Artificial intelligence (AI) is useful when applied to a given practice area like the recognition of known cyber intrusion attack profiles, for a market such as utilities, in a given global geographic region, over an identified cybersecurity program’s useful lifespan. When the first manned landing on Mars occurs, should human “common sense” be trusted over AI-based scene recognition?
For public safety health entry screening, vehicle identification and weapons detection, AI is helpful when there are too many repetitive recognition processes or layers for a human to effectively perform. However, are there rules-based solutions that can do the job at the same (or higher) level of quality, cost or speed?
Common Sense vs. AI
A robot with a machine vision camera capable of counting the number of humans walking, running and posing through a public park and comparing them with the number of people sitting in this same area analyzes the scene for overcrowding and unsafe behavior. The robot has been training on data sets containing people in various poses. The same robot is placed in front of a lake, with a few people on rafts in the lake, along with some on kayaks, but the lake takes up its full field of view. Although the dry land part of the public area has many views of people in many different poses, moving in different trajectories and speed, they are still people.
People at leisure on a lake may be floating on rafts, in a rowing vessel or swimming where they are partly submerged. Deep learning methods may not accommodate open-ended learning, where a human would recognize a body of water and the need to count heads, torsos or even legs in the case of someone diving. In this case, creating a simple rule identifying whether the people or objects are in a body of water avoids errors due to an incomplete data set. Human “common sense” arrives at a decision faster than an AI algorithm.
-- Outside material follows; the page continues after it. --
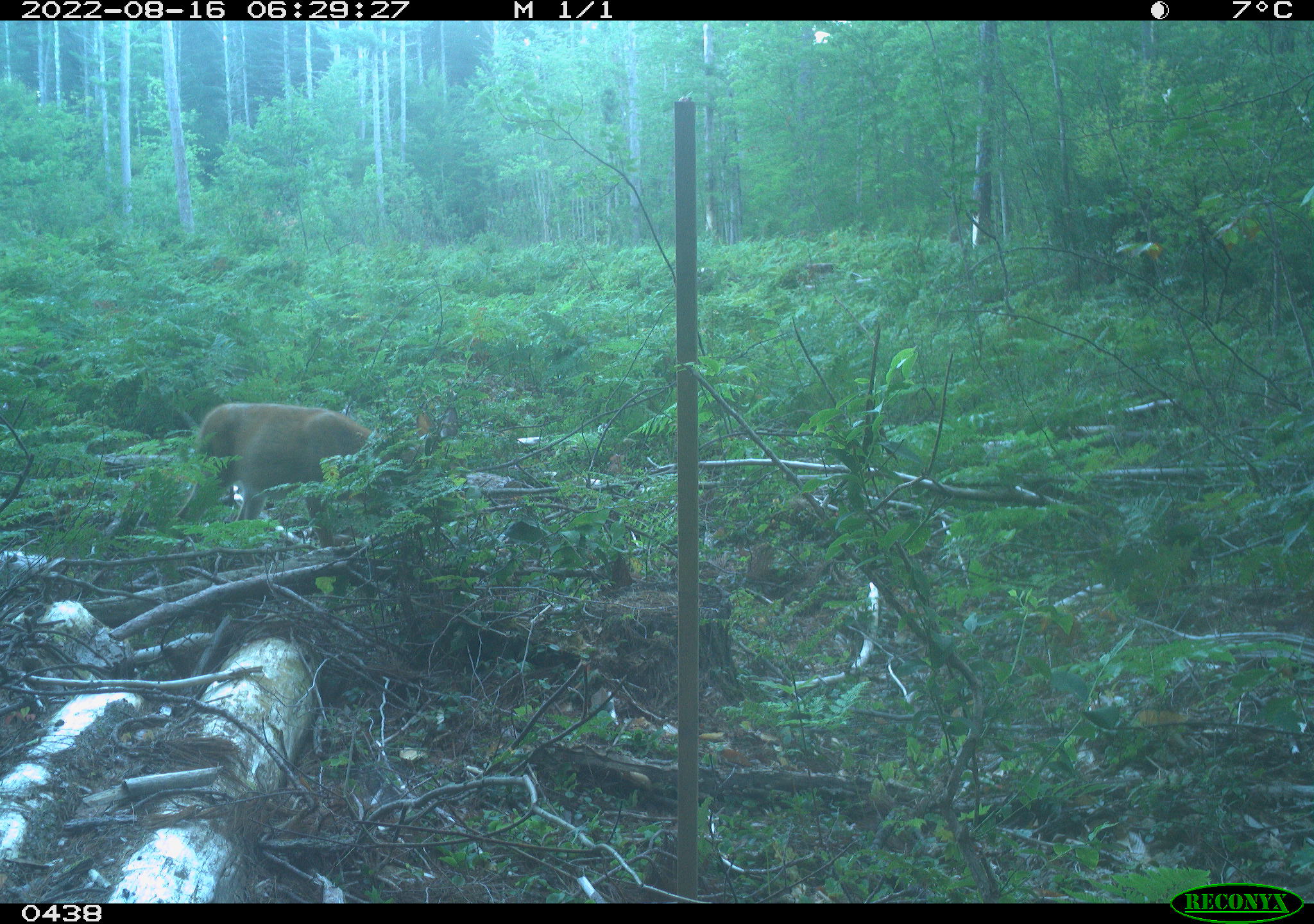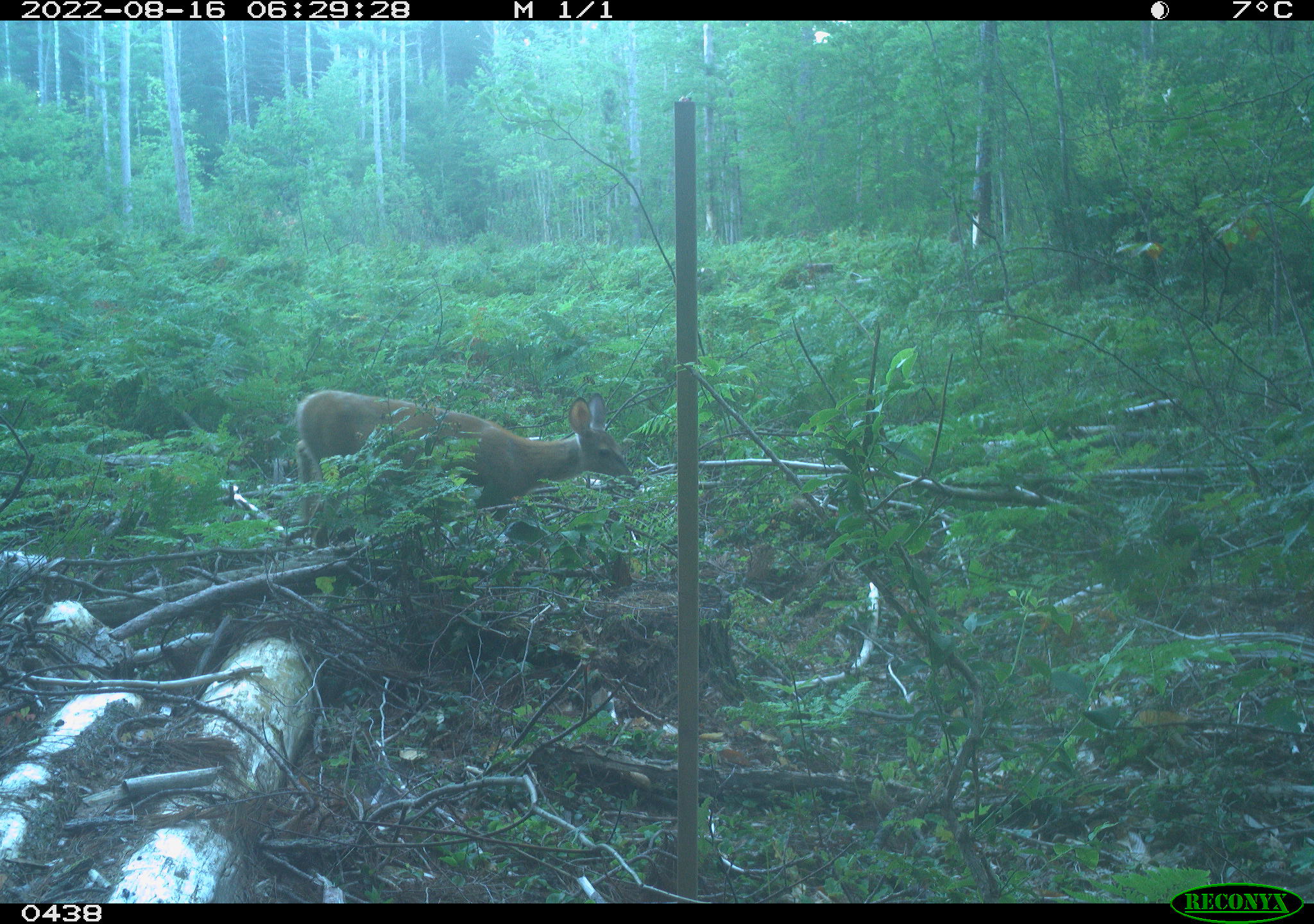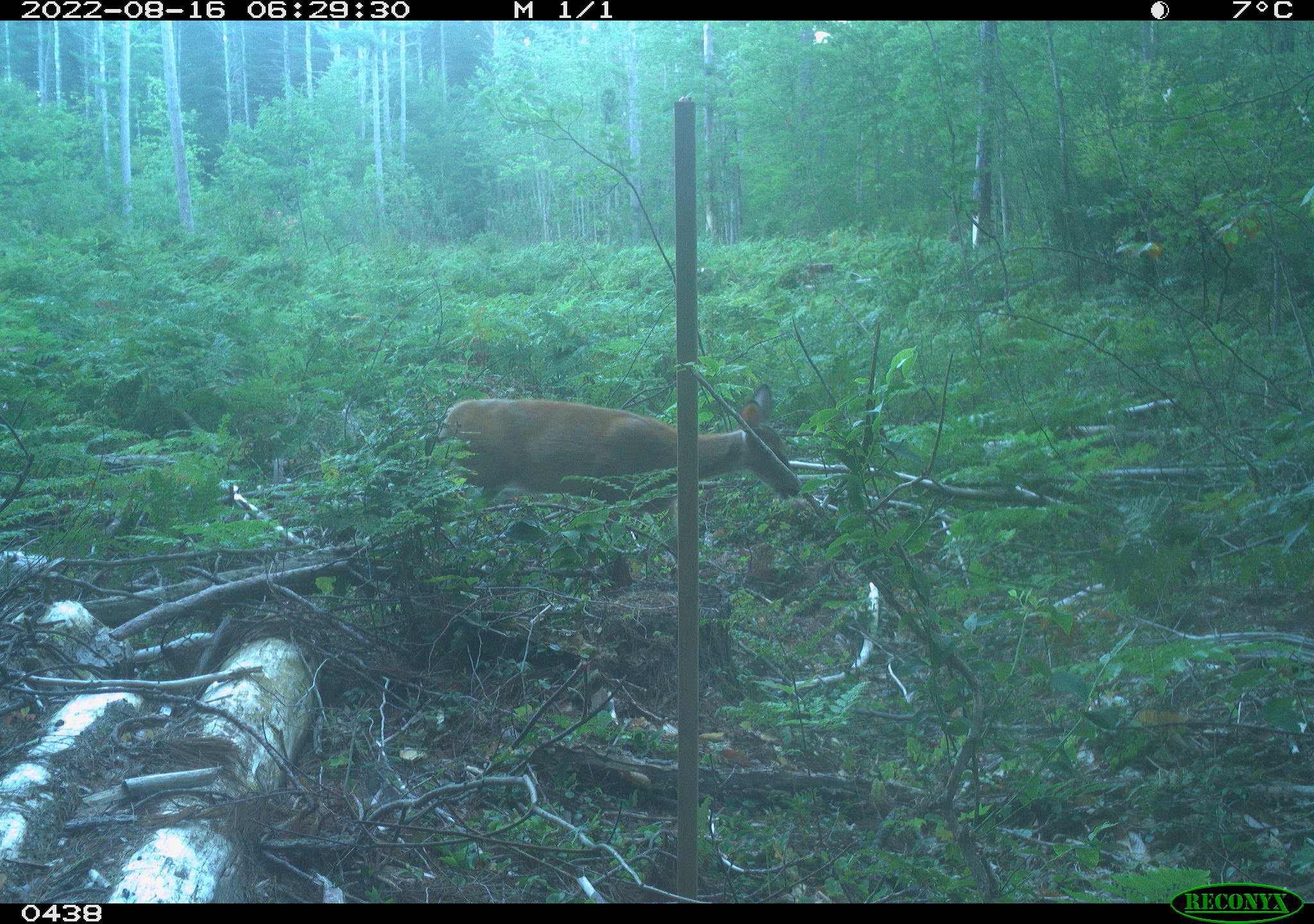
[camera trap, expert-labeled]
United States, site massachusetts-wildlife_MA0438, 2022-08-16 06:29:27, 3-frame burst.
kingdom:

Based on the data set of whole people, the deep neural network (DNN) will work more effectively in the dry land park, even though there are many more people, in a wide variety of poses and exhibiting complex movement.
CNN for Object Recognition
In our public park use case where there is no lake, we apply our data set of people in different poses on the portion of the images containing detail. When processing images and video, a convolutional neural network (CNN) recognizes pixels having image data, takes advantage of adjacent pixels to recognize a single or multiple objects and downscales the images (known as pooling) for simpler recognition at scale. In general, a “basic” DNN would return similar analyses if all the pixels in an image were shuffled, where a CNN recognizes patches of pixels together as meaningful parts of an object, thereby reducing the number of processing layers.
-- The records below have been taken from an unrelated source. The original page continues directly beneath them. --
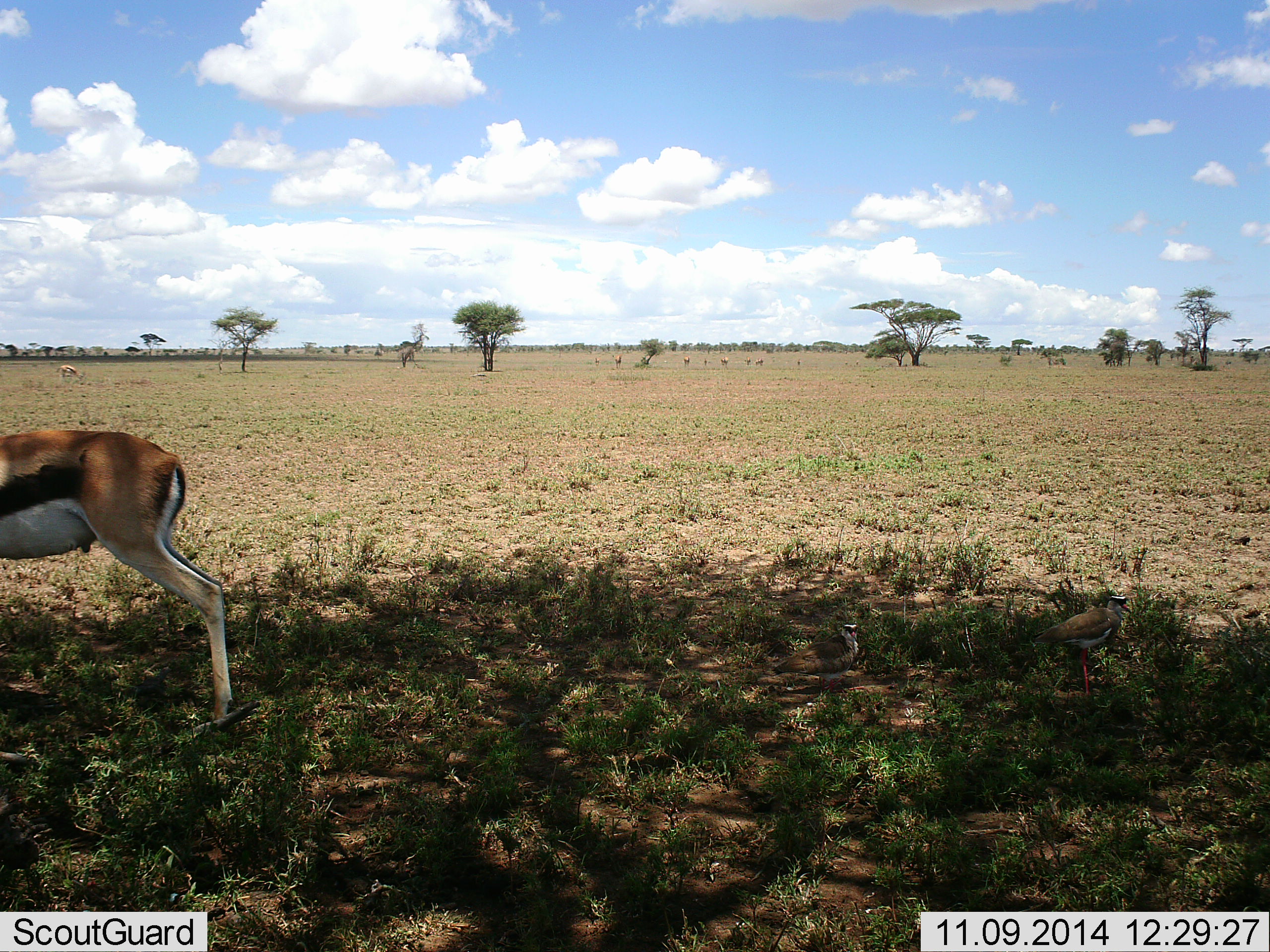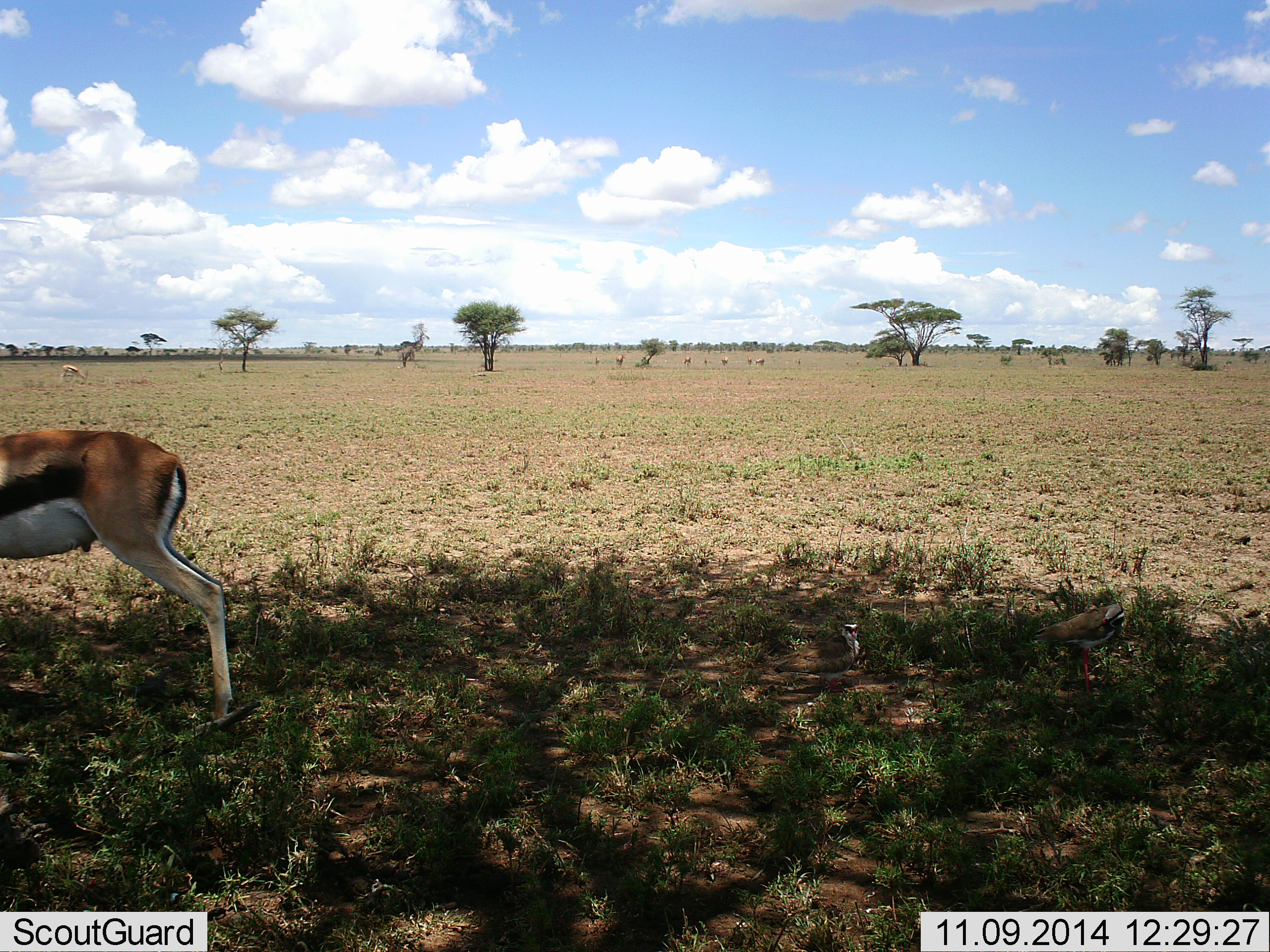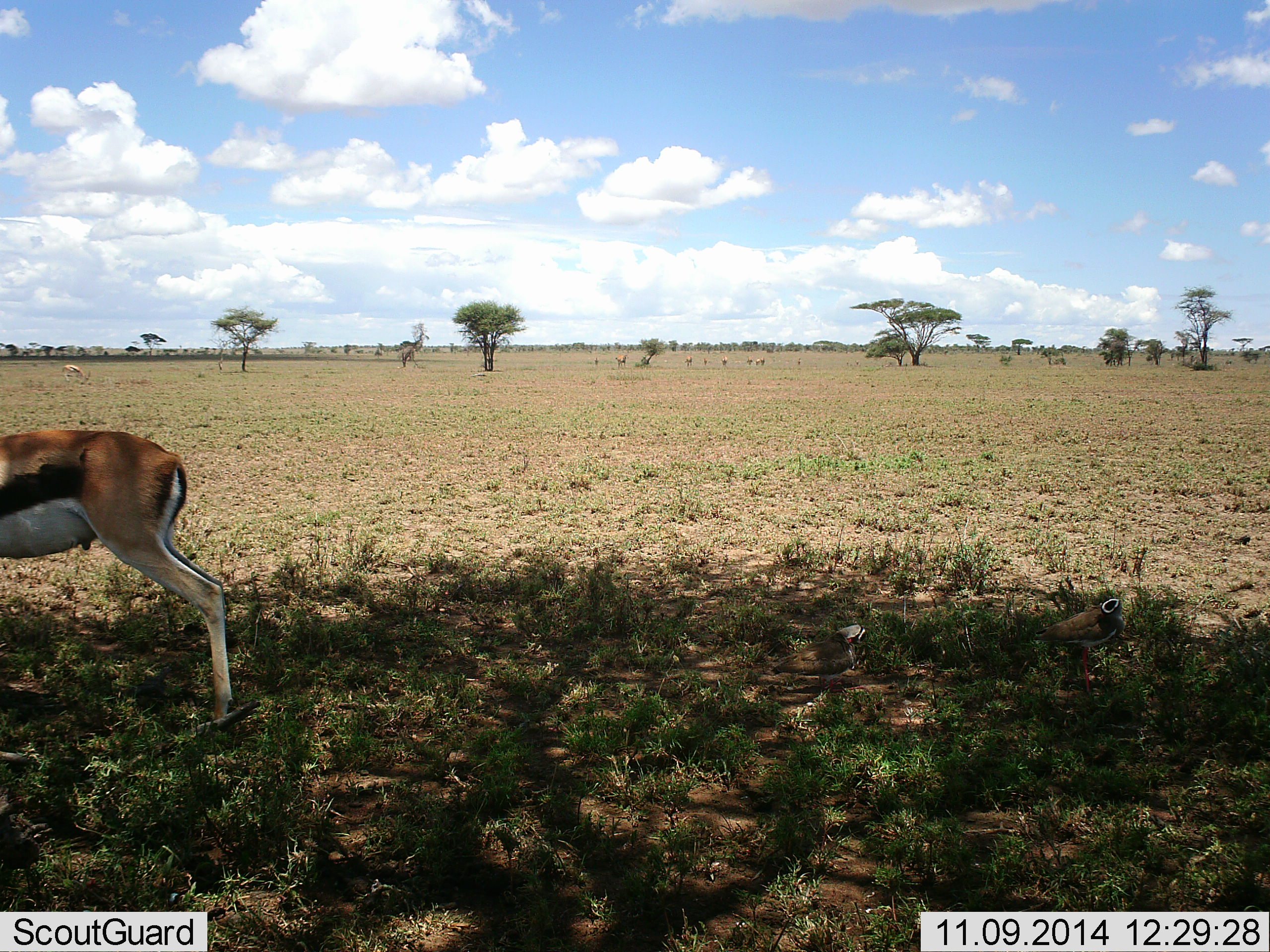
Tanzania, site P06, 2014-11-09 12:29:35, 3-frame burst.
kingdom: Animalia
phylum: Chordata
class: Mammalia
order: Artiodactyla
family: Bovidae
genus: Eudorcas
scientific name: Eudorcas thomsonii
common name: thomson's gazelle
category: gazellethomsons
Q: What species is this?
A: Gazellethomsons (thomson's gazelle) (Eudorcas thomsonii).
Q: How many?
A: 2.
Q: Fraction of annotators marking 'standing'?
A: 100%.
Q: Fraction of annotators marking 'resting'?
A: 0%.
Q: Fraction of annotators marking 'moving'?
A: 6%.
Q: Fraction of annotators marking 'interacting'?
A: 0%.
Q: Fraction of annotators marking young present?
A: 0%.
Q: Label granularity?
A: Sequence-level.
Although CNNs have been primarily used for images and video content, sound patterns, they can also be used for classification tasks in natural language processing. A single shouted word, like “gun,” “stop,” “police” or “help,” can also be categorized. In the past, graphic processing units with high power consumption would accelerate video decoding from IP video cameras for public safety. Basically, you could only decode license plates or shipping containers at a guard station with power. This is changing as new low-power central processing units are paired with a CNN customized for a given accelerating instruction like high-throughput vehicle identification. These devices may be powered by batteries lasting a month or more, significantly lowering public safety technology costs and making it possible to have safer outdoor concert and event venues.